Bug 1212711 (CVE-2023-36664)

Summary:	VUL-0: CVE-2023-36664: ghostscript-library,ghostscript: permission validation mishandling for pipe devices (with the %pipe% prefix or the \| pipe character prefix)
Product:	[Novell Products] SUSE Security Incidents	Reporter:	Carlos López <carlos.lopez>
Component:	Incidents	Assignee:	Security Team bot <security-team>
Status:	RESOLVED FIXED	QA Contact:	Security Team bot <security-team>
Severity:	Normal
Priority:	P3 - Medium	CC:	brahmajit.das, carlos.lopez, doerges, jsmeix, meissner, security-team, smishos
Version:	unspecified
Target Milestone:	---
Hardware:	Other
OS:	Other
URL:	https://smash.suse.de/issue/370464/
Whiteboard:	CVSSv3.1:SUSE:CVE-2023-36664:7.8:(AV:L/AC:L/PR:N/UI:R/S:U/C:H/I:H/A:H)
Found By:	Security Response Team	Services Priority:
Business Priority:		Blocker:	---
Marketing QA Status:	---	IT Deployment:	---

Description Carlos López 2023-06-26 08:28:56 UTC

CVE-2023-36664

Artifex Ghostscript through 10.01.2 mishandles permission validation for pipe
devices (with the %pipe% prefix or the | pipe character prefix).

References:
http://web.nvd.nist.gov/view/vuln/detail?vulnId=CVE-2023-36664
https://www.cve.org/CVERecord?id=CVE-2023-36664
http://www.cvedetails.com/cve/CVE-2023-36664/
https://bugs.ghostscript.com/show_bug.cgi?id=706761
https://git.ghostscript.com/?p=ghostpdl.git;a=commit;h=0974e4f2ac0005d3731e0b5c13ebc7e965540f4d
https://git.ghostscript.com/?p=ghostpdl.git;a=commit;h=505eab7782b429017eb434b2b95120855f2b0e3c

Comment 1 Carlos López 2023-06-26 08:30:25 UTC

The patch would apply for:
- SUSE:ALP:Source:Standard:1.0/ghostscript
- SUSE:SLE-12:Update/ghostscript
- SUSE:SLE-15:Update/ghostscript
- openSUSE:Factory/ghostscript

Comment 6 Johannes Meixner 2023-07-04 07:42:09 UTC

Fixed for openSUSE:Factory
-------------------------------------------------------------
# osc request accept -m "Security fix CVE-2023-36664 \
 bsc#1212711 for ghostscript and ghostscript-mini" \
 1096684

Result of change request state: ok
openSUSE:Factory 
Forward this submit to it? ([y]/n)y
Security fix CVE-2023-36664 bsc#1212711
 for ghostscript and ghostscript-mini
 (forwarded request 1096684 from jsmeix)
New request # 1096685
-------------------------------------------------------------

Comment 7 OBSbugzilla Bot 2023-07-04 08:15:04 UTC

This is an autogenerated message for OBS integration:
This bug (1212711) was mentioned in
https://build.opensuse.org/request/show/1096685 Factory / ghostscript

Comment 10 Steven Mishos 2023-07-14 01:46:39 UTC

(In reply to Carlos López from comment #1)
> The patch would apply for:
> - SUSE:ALP:Source:Standard:1.0/ghostscript
> - SUSE:SLE-12:Update/ghostscript
> - SUSE:SLE-15:Update/ghostscript
> - openSUSE:Factory/ghostscript

Is Tumbleweed covered in one of those categories so it's remediated?

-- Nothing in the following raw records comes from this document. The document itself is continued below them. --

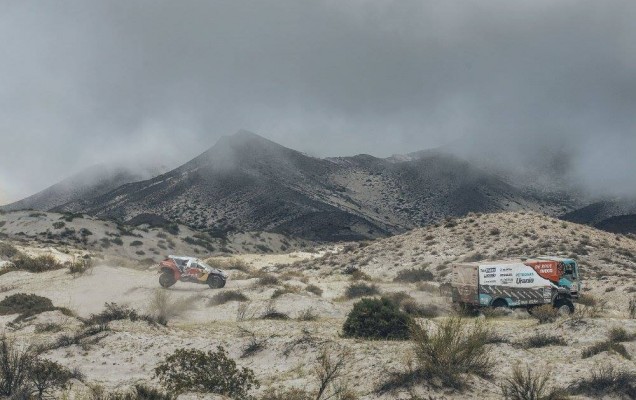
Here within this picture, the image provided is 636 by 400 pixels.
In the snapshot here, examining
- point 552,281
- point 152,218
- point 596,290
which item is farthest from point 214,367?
point 152,218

My TW installation, with all current updates applied, has ghostscript 9.56.1-4.1 which is vulnerable based on my (admittedly limited) understanding of this CVE.

Comment 11 Marcus Meissner 2023-07-14 06:56:20 UTC

Factory submits turn into Tumbleweed fixes.

You can check here:
  https://www.suse.com/security/cve/CVE-2023-36664.html

The version 9.56.1-4.1 is the fixed version for tumbleweed.

Comment 12 Maintenance Automation 2023-07-14 13:15:33 UTC

SUSE-SU-2023:2829-1: An update that solves one vulnerability can now be installed.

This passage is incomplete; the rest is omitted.